Esta frase diz tudo.

Rita disse...

“Todos sabemos, mesmo quando despejamos um saco de areia nos próprios olhos, que só vai a jogo quem quer.”
Resta saber o que leva cada um a ir a jogo.

Unknown disse...

Este texto está fabuloso e é revelador do teu génio de observador/espectador/intérprete do que chamas jogo. É contundente, sim, e tão real que não há lugar à consternação. We all do it for f*cks sake! "...os homens costumam pensar que uma cockteaser é tão desonesta como quem aponta uma arma quando não tem coragem de apertar o gatilho." Love the battle of the sexes....

Anónimo disse...

E as mulheres vão sempre lançar esse jogo. E os homens vão querer sempre jogá-lo. Faz parte da sua natureza. Tal como o escorpião.

roserouge disse...

Palminhas.
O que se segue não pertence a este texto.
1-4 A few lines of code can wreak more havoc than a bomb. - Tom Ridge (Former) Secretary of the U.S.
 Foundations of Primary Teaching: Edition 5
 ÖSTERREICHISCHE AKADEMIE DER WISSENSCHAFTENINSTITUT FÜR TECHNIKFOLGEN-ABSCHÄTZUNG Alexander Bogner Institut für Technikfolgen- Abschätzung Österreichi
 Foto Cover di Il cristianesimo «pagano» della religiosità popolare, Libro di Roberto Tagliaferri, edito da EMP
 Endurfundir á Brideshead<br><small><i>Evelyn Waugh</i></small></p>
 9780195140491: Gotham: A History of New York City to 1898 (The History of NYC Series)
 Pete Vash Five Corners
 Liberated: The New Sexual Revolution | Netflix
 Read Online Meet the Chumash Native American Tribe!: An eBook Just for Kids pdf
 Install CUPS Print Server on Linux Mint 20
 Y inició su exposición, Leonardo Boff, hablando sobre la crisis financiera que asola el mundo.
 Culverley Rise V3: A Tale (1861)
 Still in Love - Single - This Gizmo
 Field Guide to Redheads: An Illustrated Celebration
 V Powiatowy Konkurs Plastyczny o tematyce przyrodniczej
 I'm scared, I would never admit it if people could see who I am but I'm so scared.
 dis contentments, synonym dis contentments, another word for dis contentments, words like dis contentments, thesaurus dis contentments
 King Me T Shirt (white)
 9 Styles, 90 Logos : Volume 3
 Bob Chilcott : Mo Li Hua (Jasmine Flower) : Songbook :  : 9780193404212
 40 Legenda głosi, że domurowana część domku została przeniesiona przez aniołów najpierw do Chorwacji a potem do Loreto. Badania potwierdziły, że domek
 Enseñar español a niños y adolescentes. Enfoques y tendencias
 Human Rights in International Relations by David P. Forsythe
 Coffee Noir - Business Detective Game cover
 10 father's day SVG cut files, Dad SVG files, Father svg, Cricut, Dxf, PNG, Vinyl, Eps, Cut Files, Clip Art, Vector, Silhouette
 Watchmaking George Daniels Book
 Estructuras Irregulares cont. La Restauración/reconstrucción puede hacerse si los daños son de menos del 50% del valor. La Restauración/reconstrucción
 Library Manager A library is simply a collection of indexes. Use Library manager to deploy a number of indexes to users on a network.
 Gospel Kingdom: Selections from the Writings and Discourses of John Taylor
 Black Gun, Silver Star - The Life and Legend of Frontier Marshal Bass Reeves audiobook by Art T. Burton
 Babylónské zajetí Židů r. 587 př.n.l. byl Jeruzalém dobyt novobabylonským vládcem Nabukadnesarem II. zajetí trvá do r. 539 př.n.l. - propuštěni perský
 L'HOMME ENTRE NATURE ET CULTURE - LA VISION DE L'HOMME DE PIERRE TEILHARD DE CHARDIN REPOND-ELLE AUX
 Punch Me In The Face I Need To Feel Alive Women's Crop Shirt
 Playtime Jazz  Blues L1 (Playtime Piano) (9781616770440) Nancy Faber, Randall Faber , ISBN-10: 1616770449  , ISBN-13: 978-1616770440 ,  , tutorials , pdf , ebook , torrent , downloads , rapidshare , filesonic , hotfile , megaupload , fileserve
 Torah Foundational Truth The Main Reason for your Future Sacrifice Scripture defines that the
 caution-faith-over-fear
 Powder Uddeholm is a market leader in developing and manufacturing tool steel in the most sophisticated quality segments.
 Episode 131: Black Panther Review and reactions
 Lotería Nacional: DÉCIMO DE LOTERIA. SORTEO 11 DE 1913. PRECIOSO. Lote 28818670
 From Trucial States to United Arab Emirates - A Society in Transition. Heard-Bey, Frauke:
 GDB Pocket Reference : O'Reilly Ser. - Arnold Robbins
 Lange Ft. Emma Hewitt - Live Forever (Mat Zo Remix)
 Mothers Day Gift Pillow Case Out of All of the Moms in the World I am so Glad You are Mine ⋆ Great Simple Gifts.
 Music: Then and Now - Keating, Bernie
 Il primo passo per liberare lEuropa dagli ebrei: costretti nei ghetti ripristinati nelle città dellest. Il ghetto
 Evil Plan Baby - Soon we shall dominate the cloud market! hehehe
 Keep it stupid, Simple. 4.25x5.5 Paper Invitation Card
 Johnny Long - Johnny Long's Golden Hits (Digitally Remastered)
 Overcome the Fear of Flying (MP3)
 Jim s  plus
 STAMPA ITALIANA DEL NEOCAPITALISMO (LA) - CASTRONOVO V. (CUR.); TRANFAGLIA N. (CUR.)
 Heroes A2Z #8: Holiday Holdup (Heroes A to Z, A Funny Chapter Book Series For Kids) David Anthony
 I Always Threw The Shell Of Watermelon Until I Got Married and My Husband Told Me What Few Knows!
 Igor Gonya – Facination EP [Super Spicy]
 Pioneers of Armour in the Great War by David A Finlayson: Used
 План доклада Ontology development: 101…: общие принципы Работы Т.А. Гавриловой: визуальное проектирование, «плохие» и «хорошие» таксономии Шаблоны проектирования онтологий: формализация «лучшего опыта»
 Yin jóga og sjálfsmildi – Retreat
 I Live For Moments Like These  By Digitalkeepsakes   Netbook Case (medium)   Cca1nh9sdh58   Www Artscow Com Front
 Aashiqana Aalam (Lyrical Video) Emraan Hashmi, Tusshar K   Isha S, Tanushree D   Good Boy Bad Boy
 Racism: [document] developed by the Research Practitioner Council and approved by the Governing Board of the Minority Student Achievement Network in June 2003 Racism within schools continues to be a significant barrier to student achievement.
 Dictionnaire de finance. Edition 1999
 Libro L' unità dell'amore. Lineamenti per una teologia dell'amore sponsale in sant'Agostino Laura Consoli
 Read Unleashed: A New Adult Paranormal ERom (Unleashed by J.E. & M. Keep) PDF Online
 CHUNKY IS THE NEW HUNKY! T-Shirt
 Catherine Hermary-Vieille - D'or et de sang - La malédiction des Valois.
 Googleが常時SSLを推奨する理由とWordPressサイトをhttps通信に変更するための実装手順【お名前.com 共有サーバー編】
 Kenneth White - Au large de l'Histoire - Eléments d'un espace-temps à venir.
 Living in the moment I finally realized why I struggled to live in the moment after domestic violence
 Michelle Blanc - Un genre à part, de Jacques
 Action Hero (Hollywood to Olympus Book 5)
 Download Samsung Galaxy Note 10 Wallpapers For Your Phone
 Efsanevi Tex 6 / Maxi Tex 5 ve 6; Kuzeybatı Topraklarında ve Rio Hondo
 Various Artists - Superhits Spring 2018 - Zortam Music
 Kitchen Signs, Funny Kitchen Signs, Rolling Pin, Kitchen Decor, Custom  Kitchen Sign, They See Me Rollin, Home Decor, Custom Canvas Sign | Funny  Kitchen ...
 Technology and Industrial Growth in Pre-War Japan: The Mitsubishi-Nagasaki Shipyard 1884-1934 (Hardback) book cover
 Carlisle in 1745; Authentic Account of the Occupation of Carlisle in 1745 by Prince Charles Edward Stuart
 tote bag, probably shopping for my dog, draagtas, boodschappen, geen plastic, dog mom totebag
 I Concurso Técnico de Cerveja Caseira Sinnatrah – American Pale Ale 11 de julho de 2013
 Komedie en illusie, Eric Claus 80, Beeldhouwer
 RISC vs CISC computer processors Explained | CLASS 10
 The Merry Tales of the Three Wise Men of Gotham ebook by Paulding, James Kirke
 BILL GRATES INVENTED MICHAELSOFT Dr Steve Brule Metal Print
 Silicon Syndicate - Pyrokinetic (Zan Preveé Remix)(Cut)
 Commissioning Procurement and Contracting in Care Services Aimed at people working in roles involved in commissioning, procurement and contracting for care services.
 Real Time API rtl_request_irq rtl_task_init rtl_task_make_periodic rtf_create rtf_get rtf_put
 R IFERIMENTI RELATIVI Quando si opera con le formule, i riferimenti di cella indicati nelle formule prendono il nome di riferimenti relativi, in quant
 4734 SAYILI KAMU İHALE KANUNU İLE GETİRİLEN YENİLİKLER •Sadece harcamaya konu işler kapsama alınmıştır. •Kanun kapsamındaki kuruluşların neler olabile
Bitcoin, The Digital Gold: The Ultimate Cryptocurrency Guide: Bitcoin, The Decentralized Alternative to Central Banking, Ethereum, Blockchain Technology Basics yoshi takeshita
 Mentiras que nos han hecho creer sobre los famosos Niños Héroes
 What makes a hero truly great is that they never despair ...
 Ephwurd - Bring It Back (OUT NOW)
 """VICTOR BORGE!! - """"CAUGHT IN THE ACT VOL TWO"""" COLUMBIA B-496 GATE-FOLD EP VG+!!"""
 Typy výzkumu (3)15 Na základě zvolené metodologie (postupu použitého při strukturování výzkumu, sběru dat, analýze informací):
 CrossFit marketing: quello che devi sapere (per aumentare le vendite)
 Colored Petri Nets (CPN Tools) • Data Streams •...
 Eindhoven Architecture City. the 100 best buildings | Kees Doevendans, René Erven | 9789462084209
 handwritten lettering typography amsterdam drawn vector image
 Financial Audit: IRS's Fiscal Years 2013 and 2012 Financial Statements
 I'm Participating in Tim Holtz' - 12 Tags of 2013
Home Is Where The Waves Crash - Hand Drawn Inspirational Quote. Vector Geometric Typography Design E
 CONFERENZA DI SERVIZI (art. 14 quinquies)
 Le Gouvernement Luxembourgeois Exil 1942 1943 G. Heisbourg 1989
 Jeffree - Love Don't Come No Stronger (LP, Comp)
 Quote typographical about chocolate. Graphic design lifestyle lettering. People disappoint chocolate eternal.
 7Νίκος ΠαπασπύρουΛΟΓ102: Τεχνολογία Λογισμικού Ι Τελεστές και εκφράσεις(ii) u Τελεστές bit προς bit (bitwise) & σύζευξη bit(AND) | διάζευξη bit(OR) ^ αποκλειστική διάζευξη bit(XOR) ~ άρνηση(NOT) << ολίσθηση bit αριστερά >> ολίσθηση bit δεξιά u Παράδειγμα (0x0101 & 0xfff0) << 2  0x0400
Clap, clap, clap...

April disse...

É impressionante como o mundo virtual está impregnado de blogs e bloguinhos ocos com centenas de comentários em cada post, que pode dizer simplesmente "Fui à casa de banho fazer xixi... deu-me vontade", e Tu - que escreves brilhantemente, e quando utilizo esta expressão quero enfatizar a riqueza dos temas e a forma clara e coerente com que passas a ideia para o "papel" - Tu, tens 1... 2... 3 comentários...

É mais menos a mesma coisa que comparar o share do "Prós e Contras" com o da novela da TVI.

Tenho lido muito "por ai", boas coisas até, mas este teu texto...

Hugo Gonçalves disse...

muito obrigado a todos. quem escreve por gosto até se cansa, mas por norma diverte-se muito. obrigado.